- _WHAT THIS TASK INVOLVES_: Images should not appear in the copy, yet every line of the listing below must be printed exactly.

- _SOURCE INFORMATION_:
.....
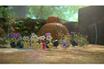 Nintendo PIKMIN 3 photo 2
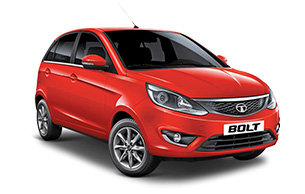 Bolt : Hatchback - Car & Utility Vehicles In India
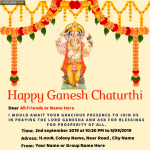 Make Online Ganesh chaturthi invitation whatsapp card with your name and date and address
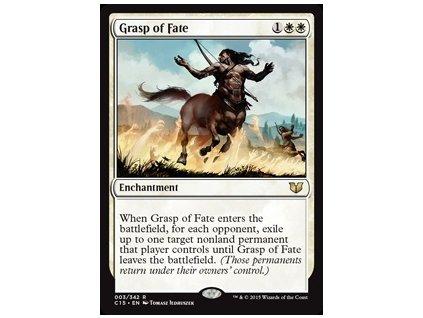 Grasp of Fate (Foil NE, Stav Near Mint)
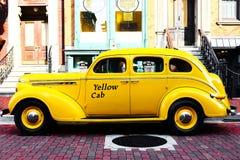 ταξί αμαξιών κίτρινο Στοκ Εικόνες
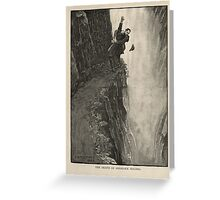 Sherlock Holmes and Professor Moriarty at the Reichenbach Falls Greeting Card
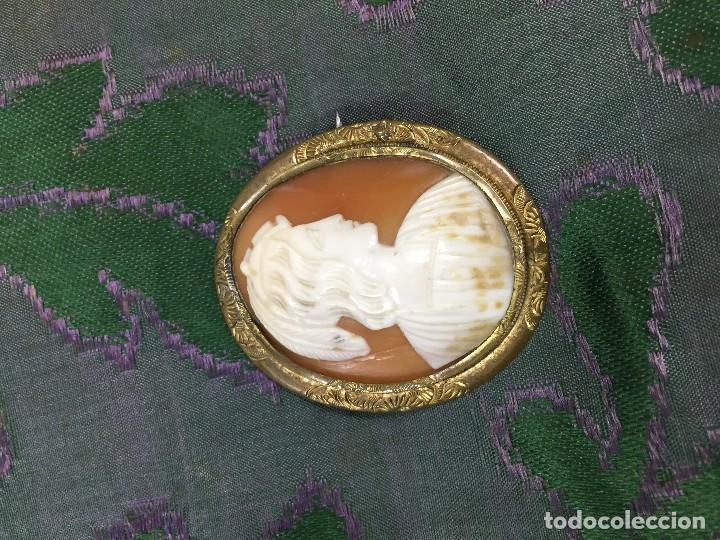 Joyeria: Antiguo camafeo de concha tallada - Foto 5 - 122340067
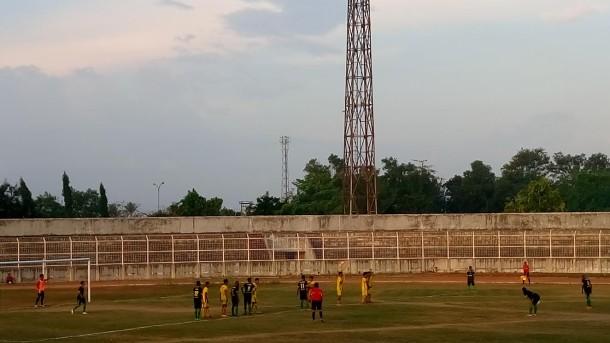 Menit ke Menit Babak Kedua Sakai Sambayan Lampung FC Versus Persilas
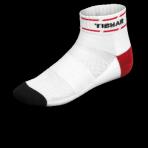 TIBHAR Classic sukat
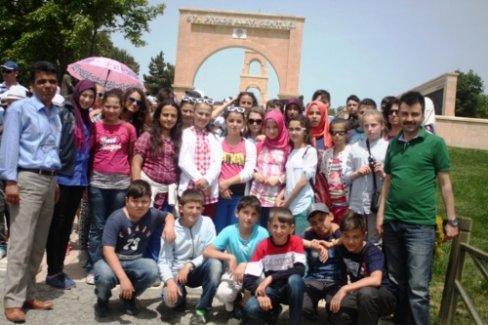 Taraklılı öğrenciler Çanakkale'yi gezdi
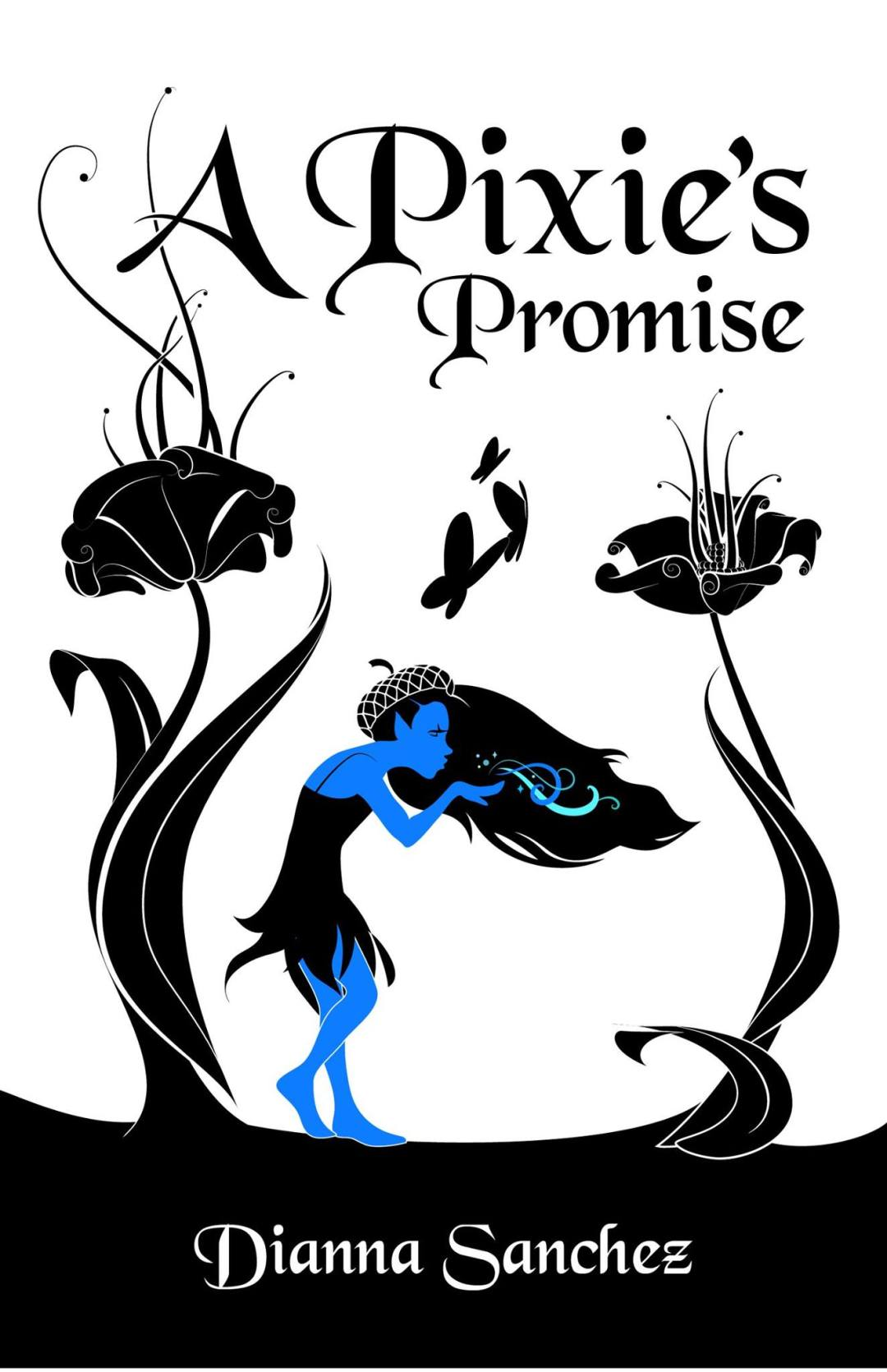 A Pixie's Promise cover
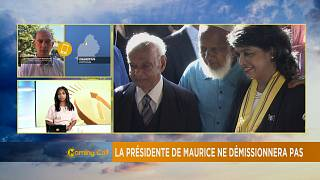 Mauritius president makes U-turn, refuses to step down [The Morning Call]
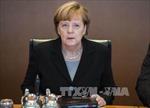 Thủ tướng Đức mất đi sự ủng hộ của cử tri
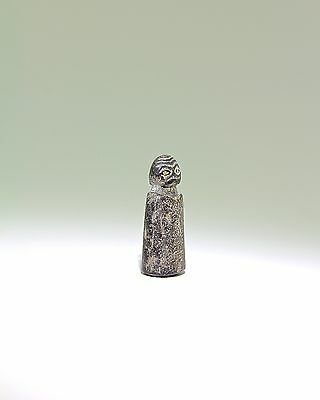 Fine Provenance and Rare Ancient Near Eastern Eye Idol - 4000 BC 8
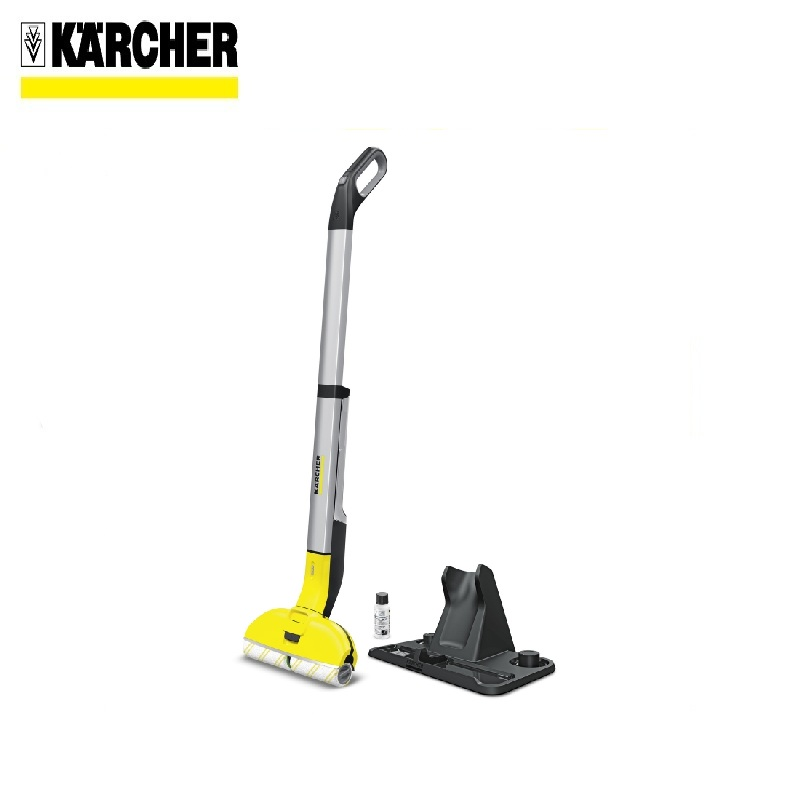 Machine for wet cleaning FC 3 Cordless Washes the floor with clean water Cleaning any premises sanli темно красный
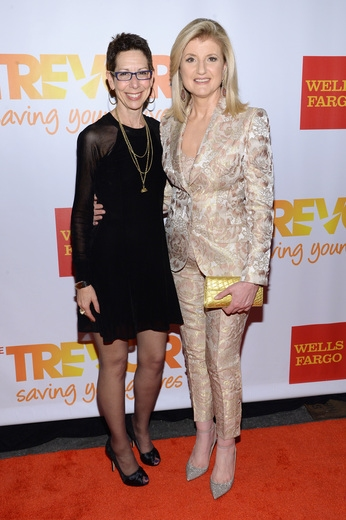 Photo Flash: Ellen Page, Rob Thomas & More Attend TrevorLIVE NY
.....
- _EXERCISE ANSWER_:
 Nintendo PIKMIN 3 photo 2
 Bolt : Hatchback - Car & Utility Vehicles In India
 Make Online Ganesh chaturthi invitation whatsapp card with your name and date and address
 Grasp of Fate (Foil NE, Stav Near Mint)
 ταξί αμαξιών κίτρινο Στοκ Εικόνες
 Sherlock Holmes and Professor Moriarty at the Reichenbach Falls Greeting Card
 Joyeria: Antiguo camafeo de concha tallada - Foto 5 - 122340067
 Menit ke Menit Babak Kedua Sakai Sambayan Lampung FC Versus Persilas
 TIBHAR Classic sukat
 Taraklılı öğrenciler Çanakkale'yi gezdi
 A Pixie's Promise cover
 Mauritius president makes U-turn, refuses to step down [The Morning Call]
 Thủ tướng Đức mất đi sự ủng hộ của cử tri
 Fine Provenance and Rare Ancient Near Eastern Eye Idol - 4000 BC 8
 Machine for wet cleaning FC 3 Cordless Washes the floor with clean water Cleaning any premises sanli темно красный
 Photo Flash: Ellen Page, Rob Thomas & More Attend TrevorLIVE NY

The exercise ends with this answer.